# Dataset rows:

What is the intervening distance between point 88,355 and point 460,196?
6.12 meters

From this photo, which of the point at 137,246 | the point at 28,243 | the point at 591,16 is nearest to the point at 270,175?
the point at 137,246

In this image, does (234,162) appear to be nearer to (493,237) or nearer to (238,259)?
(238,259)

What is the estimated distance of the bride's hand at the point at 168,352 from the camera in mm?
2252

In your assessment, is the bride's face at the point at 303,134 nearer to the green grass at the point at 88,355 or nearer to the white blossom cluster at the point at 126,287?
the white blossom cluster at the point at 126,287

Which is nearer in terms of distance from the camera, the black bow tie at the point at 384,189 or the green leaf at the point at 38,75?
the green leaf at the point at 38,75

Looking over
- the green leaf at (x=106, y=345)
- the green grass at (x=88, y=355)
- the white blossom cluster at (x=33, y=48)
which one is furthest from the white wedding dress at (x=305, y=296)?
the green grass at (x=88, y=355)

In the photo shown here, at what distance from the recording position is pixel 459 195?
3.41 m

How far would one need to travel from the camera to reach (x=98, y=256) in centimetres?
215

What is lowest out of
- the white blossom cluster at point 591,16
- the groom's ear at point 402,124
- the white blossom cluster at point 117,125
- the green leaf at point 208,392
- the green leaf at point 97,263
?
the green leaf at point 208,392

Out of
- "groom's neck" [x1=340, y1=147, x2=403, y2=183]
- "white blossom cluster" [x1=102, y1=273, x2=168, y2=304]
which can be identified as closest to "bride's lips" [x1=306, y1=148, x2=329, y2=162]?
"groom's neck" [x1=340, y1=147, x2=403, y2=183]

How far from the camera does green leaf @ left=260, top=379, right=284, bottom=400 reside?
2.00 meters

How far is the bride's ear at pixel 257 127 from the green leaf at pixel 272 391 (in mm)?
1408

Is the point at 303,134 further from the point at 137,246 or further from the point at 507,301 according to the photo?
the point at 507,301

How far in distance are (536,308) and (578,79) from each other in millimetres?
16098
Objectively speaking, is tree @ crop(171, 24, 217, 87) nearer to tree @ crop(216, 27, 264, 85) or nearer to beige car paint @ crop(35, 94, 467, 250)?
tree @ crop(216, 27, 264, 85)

# Exercise directions:
Return the listing above in its exact form.

# Written response:
What is the intervening distance between point 88,355 and point 460,196?
6.12 meters

From this photo, which of the point at 137,246 | the point at 28,243 | the point at 591,16 is nearest to the point at 270,175?
the point at 137,246

In this image, does (234,162) appear to be nearer to (493,237) or nearer to (238,259)?
(238,259)

What is the estimated distance of the bride's hand at the point at 168,352 from the camera in mm?
2252

In your assessment, is the bride's face at the point at 303,134 nearer to the green grass at the point at 88,355 or nearer to the white blossom cluster at the point at 126,287?
the white blossom cluster at the point at 126,287

Which is nearer in terms of distance from the camera, the black bow tie at the point at 384,189 or the green leaf at the point at 38,75?
the green leaf at the point at 38,75

Looking over
- the green leaf at (x=106, y=345)
- the green grass at (x=88, y=355)
- the white blossom cluster at (x=33, y=48)
which one is furthest from the white wedding dress at (x=305, y=296)?
the green grass at (x=88, y=355)

In the photo shown here, at what distance from the recording position is pixel 459 195?
3.41 m

How far would one need to travel from the camera to reach (x=98, y=256) in centimetres?
215

What is lowest out of
- the white blossom cluster at point 591,16
- the groom's ear at point 402,124
- the white blossom cluster at point 117,125
- the green leaf at point 208,392
- the green leaf at point 97,263
?
the green leaf at point 208,392

Out of
- "groom's neck" [x1=340, y1=147, x2=403, y2=183]
- "white blossom cluster" [x1=102, y1=273, x2=168, y2=304]
which can be identified as closest to "bride's lips" [x1=306, y1=148, x2=329, y2=162]?
"groom's neck" [x1=340, y1=147, x2=403, y2=183]

How far from the camera does green leaf @ left=260, top=379, right=284, bottom=400 reside?
2.00 meters

How far is the bride's ear at pixel 257 127 from the green leaf at pixel 272 391 (in mm)?
1408

Is the point at 303,134 further from the point at 137,246 or further from the point at 507,301 according to the photo?
the point at 507,301

How far in distance are (536,308) and (578,79) from each other in millimetres?
16098
Objectively speaking, is tree @ crop(171, 24, 217, 87) nearer to tree @ crop(216, 27, 264, 85) or nearer to beige car paint @ crop(35, 94, 467, 250)?
tree @ crop(216, 27, 264, 85)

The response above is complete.